> **TEXTO DE LECTURA**:
↓

El amor está en la abuela que se despierta temprano todos los días para ir a trabajar a pesar de la diabetes, de la hipertensión, y lo da todo por sus hijos. Está en el padre que sobrevive a un cáncer utilizando el sistema de salud público destruido por la muerte, por los señores de Xibalbá. Está en ese corazón inmenso que no se cansa de dar a su familia, a sus amigos, a extraños. Esa inmensidad que arrastra.
El arte está en la decisión cuidadosamente confeccionada de una jueza que con valentía resuelve apegada a derecho y a pesar de que su determinación afecta a los enemigos más abyectos de la luz. Está en el conocimiento que genera y transmite la profesora universitaria en cada artículo que escribe, en cada clase que imparte.
La esperanza está en el corazón inmenso de la servidora pública que, a pesar de ver y enfrentar a las huestes de la muerte todos los días, escoge no dejar de indignarse. Está en los ojos bondadosos pero decididos de la activista que siempre siempre escoge defender a los más vulnerables.
El amor, el arte y la esperanza son dignidad. Están en los corazones, en las manos y en las mentes de académicas, juezas, periodistas, empresarias, abogadas, activistas y ciudadanas que tejen dignidad día tras día.

↑

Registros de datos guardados

↓

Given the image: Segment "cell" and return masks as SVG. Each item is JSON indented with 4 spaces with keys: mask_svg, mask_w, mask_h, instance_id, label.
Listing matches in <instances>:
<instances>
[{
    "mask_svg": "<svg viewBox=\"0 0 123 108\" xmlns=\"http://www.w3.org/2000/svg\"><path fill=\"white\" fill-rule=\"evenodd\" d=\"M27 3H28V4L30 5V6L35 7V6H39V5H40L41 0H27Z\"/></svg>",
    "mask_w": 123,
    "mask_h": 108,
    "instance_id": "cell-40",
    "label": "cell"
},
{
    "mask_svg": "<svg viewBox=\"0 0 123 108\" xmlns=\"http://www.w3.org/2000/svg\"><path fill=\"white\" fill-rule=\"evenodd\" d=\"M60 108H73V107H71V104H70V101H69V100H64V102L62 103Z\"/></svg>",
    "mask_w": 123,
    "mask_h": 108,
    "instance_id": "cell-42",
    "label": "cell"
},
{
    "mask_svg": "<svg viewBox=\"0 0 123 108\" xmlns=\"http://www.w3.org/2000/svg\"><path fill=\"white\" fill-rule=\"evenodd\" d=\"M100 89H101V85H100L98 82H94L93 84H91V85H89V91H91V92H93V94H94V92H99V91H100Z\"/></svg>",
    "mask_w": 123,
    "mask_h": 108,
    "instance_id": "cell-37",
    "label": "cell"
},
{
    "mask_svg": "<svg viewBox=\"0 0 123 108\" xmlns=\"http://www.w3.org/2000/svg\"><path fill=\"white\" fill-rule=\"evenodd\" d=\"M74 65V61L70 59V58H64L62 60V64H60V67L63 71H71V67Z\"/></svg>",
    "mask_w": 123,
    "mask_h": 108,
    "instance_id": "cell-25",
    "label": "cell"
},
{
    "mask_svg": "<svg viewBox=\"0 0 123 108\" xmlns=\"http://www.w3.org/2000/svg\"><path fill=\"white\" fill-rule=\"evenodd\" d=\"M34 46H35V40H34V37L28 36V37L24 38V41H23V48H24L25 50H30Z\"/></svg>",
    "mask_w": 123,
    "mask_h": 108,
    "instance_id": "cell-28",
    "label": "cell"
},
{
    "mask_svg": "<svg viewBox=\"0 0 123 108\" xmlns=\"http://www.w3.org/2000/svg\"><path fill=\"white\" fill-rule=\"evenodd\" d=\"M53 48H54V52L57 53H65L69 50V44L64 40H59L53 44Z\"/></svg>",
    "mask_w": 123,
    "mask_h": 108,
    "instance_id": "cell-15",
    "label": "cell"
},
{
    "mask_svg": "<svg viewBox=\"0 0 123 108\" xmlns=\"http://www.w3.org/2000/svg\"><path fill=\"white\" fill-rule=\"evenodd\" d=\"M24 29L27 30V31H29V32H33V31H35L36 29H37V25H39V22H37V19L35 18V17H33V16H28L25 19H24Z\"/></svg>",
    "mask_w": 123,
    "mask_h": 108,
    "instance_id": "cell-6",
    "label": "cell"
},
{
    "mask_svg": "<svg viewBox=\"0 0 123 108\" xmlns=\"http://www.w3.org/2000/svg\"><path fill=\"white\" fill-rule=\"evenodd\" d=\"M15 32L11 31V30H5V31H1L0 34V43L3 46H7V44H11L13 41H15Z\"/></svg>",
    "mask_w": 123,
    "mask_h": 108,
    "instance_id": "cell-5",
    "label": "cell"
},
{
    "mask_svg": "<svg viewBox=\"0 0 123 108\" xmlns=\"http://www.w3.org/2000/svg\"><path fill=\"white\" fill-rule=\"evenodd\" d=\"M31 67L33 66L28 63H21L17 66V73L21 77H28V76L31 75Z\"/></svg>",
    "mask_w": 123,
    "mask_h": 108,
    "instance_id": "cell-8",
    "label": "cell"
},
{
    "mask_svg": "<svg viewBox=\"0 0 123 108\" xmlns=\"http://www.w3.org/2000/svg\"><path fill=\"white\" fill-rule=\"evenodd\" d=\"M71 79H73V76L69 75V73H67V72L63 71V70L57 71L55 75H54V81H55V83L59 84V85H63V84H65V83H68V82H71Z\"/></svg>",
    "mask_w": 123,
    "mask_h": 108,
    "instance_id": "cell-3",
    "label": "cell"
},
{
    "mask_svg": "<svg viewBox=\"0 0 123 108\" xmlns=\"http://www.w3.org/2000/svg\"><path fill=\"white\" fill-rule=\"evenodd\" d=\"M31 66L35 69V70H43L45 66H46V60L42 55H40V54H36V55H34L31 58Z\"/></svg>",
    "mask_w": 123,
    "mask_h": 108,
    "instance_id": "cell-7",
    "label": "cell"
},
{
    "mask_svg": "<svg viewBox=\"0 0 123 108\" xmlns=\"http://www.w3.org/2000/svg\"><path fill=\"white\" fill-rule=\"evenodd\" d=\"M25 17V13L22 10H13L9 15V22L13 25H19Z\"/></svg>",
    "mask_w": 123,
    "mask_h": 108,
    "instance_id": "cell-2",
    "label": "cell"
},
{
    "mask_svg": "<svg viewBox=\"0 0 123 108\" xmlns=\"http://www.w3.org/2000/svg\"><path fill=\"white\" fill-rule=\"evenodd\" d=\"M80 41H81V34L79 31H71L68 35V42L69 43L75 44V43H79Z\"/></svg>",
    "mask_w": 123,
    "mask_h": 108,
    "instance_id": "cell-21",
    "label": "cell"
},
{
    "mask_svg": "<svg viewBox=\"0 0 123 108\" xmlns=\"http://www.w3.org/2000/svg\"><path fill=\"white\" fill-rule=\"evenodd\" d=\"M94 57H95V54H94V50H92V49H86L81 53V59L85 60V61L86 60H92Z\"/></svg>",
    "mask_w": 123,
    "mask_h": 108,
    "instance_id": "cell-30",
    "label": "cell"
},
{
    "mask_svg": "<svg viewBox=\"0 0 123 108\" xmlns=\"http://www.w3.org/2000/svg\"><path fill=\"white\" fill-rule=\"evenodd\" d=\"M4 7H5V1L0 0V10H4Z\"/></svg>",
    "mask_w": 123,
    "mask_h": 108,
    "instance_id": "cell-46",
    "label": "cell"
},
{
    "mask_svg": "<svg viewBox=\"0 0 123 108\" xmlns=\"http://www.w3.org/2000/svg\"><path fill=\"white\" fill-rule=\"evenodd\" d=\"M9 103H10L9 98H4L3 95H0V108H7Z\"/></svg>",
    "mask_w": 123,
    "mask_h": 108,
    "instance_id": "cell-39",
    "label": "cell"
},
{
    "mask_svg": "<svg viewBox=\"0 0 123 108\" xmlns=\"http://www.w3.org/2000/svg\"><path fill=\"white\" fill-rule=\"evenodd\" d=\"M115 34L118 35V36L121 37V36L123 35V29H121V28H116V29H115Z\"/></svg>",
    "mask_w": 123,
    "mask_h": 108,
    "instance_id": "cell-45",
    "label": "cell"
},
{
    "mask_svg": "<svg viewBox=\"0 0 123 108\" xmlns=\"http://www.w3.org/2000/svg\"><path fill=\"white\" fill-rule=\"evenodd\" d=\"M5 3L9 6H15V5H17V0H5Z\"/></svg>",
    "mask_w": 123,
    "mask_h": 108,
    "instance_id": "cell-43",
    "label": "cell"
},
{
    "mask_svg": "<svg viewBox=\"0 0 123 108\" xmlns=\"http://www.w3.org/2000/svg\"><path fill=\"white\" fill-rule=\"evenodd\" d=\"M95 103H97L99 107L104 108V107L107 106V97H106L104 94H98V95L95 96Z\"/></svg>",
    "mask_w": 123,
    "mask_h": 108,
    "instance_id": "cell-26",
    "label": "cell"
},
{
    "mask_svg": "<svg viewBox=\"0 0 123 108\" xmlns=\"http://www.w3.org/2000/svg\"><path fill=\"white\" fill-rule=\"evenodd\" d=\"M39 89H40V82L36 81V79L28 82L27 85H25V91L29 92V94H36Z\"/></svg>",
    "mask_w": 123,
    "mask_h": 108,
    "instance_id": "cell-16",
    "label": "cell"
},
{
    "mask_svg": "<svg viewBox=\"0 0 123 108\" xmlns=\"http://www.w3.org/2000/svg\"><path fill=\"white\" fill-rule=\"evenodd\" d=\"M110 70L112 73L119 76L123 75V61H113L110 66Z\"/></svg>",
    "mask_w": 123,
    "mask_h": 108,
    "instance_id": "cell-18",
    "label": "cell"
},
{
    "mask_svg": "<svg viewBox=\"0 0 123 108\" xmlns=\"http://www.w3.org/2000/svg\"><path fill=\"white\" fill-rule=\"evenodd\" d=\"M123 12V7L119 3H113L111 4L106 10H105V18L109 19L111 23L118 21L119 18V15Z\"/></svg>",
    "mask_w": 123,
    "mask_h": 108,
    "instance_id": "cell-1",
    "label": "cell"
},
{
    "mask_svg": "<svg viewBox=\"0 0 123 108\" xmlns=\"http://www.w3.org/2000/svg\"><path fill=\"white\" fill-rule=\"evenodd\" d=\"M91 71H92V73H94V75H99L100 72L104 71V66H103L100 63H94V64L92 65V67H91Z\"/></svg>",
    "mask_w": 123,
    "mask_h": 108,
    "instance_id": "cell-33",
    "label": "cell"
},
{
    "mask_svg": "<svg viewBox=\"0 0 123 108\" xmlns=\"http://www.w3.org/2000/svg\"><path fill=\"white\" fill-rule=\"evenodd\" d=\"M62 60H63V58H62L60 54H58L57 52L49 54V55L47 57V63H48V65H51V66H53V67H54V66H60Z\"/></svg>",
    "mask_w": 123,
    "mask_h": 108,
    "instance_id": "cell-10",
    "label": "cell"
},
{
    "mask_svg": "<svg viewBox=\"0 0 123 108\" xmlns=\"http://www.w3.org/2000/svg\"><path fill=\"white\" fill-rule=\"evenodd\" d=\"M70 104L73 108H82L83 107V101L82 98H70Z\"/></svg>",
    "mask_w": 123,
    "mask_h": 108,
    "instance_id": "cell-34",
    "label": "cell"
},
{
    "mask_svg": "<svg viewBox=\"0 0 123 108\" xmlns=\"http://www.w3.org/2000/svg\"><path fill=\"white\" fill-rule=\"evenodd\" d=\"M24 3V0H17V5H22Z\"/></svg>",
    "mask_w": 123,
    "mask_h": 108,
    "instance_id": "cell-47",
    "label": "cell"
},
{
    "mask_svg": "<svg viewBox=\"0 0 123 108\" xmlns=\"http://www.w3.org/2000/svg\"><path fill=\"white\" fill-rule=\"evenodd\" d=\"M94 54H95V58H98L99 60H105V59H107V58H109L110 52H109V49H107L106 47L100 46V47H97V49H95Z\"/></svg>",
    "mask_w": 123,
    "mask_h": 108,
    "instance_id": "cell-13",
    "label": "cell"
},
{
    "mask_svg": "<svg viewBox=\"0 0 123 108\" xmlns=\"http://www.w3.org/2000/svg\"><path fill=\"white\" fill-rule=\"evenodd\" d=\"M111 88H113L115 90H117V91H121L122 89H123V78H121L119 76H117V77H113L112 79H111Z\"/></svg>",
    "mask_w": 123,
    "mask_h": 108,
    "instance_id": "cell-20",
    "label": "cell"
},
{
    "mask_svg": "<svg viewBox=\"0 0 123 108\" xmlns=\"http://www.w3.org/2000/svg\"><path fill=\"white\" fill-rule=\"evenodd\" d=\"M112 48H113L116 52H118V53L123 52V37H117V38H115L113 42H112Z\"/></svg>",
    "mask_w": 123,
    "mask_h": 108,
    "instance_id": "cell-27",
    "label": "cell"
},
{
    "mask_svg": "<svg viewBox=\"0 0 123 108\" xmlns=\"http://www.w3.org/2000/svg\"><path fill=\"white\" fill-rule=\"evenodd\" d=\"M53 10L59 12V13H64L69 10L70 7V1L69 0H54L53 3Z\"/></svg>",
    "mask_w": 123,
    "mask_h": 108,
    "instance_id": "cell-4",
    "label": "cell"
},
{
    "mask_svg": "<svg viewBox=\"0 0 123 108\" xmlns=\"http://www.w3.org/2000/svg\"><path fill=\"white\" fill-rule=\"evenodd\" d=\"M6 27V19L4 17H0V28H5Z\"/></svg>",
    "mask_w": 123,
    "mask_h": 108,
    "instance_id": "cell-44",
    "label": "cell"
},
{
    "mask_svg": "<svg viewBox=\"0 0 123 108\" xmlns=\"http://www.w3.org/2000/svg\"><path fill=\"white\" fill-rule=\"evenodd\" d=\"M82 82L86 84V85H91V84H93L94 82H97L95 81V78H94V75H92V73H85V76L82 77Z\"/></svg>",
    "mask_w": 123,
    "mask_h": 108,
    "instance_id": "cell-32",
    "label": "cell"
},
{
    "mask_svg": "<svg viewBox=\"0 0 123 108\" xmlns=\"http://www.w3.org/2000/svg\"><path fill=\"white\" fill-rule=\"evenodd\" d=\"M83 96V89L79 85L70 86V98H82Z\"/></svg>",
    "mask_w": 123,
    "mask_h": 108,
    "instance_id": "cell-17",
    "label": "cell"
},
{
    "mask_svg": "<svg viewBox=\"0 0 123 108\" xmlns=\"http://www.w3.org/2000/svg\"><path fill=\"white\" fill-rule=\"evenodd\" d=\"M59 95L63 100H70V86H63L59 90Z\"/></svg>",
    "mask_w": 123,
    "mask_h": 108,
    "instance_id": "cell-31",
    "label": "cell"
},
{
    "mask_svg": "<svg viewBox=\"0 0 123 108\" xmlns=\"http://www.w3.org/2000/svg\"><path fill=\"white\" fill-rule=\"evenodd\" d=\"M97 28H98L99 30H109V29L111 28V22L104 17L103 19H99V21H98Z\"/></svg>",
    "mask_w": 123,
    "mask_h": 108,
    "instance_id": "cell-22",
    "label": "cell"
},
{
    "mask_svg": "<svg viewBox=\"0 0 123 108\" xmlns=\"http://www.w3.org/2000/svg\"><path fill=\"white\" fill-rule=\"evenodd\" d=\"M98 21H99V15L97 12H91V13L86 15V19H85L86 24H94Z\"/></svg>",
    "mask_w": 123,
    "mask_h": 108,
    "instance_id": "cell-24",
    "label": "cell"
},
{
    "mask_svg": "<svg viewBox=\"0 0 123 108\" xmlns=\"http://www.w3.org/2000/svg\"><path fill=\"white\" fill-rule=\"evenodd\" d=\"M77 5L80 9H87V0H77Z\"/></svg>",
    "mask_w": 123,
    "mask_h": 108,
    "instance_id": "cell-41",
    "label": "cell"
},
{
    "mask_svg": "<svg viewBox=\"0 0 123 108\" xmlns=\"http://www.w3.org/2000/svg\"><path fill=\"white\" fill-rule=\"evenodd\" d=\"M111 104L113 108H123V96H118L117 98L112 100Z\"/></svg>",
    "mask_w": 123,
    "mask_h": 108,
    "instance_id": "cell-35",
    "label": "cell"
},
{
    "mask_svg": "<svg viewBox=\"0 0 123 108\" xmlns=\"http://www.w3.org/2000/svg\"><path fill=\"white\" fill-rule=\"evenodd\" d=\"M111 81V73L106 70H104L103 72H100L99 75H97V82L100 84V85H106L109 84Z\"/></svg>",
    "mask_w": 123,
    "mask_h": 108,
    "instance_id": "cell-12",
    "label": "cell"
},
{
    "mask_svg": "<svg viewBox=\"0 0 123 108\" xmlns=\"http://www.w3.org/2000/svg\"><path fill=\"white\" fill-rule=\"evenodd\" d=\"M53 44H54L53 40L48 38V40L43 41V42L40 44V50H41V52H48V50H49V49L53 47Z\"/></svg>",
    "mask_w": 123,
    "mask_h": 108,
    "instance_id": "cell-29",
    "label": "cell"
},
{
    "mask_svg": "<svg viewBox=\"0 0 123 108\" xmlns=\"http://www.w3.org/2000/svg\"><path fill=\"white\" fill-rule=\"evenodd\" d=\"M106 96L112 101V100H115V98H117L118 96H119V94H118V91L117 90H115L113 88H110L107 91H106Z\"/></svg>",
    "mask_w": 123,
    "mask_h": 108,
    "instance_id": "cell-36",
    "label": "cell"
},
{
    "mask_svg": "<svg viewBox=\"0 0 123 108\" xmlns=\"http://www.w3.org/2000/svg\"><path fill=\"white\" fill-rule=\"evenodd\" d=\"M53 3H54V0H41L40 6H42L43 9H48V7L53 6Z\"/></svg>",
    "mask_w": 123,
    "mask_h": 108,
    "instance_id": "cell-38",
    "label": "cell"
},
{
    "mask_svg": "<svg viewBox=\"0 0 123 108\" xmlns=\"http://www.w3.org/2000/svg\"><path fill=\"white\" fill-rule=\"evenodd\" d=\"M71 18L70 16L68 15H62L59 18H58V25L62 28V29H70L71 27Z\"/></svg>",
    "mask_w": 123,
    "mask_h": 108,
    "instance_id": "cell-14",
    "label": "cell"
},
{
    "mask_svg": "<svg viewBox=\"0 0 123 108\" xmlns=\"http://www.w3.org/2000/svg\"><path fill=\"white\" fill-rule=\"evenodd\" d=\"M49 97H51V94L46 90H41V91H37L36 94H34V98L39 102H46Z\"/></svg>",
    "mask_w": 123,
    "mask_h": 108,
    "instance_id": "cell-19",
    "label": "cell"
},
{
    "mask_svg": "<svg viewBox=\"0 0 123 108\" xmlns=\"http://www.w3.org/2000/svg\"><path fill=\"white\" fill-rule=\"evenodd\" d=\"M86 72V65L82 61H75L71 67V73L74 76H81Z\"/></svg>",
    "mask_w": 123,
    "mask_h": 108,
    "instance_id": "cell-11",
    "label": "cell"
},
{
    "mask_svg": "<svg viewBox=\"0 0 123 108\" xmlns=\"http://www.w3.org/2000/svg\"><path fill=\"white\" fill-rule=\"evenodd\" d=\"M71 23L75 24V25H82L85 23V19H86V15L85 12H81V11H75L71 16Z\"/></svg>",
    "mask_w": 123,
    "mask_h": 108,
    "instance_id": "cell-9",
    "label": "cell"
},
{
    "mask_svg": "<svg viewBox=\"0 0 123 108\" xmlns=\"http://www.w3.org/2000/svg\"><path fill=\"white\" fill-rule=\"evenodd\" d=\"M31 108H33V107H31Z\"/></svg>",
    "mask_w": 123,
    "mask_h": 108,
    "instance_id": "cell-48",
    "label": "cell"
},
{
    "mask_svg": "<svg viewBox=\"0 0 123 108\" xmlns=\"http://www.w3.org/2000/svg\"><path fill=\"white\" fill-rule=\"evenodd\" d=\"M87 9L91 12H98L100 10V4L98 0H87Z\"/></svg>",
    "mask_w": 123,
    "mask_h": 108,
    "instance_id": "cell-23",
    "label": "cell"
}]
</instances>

↑

> **QUÉ DEBES HACER**:
[A] Escribe todas las personas que se nombran en la oración del texto sobre el amor, el arte y la esperanza que empieza con "Están en los corazones".
[B] Contesta estas preguntas según el texto sobre el amor, el arte y la esperanza:
(i) ¿Qué enfermedades tiene la abuela que se despierta temprano para ir a trabajar?
(ii) ¿En qué genera y transmite conocimiento la profesora universitaria?
(iii) ¿Qué escoge siempre la activista?
[C] Según el texto sobre el amor, el arte y la esperanza, di si cada frase es correcta o no:
(i) El padre sobrevive a un cáncer usando el sistema de salud privado.
(ii) La jueza resuelve apegada a derecho.
(iii) La servidora pública escoge dejar de indignarse.

> **RESPUESTAS DEL EJERCICIO**:
[A] Académicas, juezas, periodistas, empresarias, abogadas, activistas y ciudadanas.

[B]
(i) Diabetes e hipertensión.
(ii) En cada artículo que escribe y en cada clase que imparte.
(iii) Defender a los más vulnerables.

[C]
(i) No: "utilizando el sistema de salud público destruido por la muerte".
(ii) Sí: "con valentía resuelve apegada a derecho".
(iii) No: "escoge no dejar de indignarse".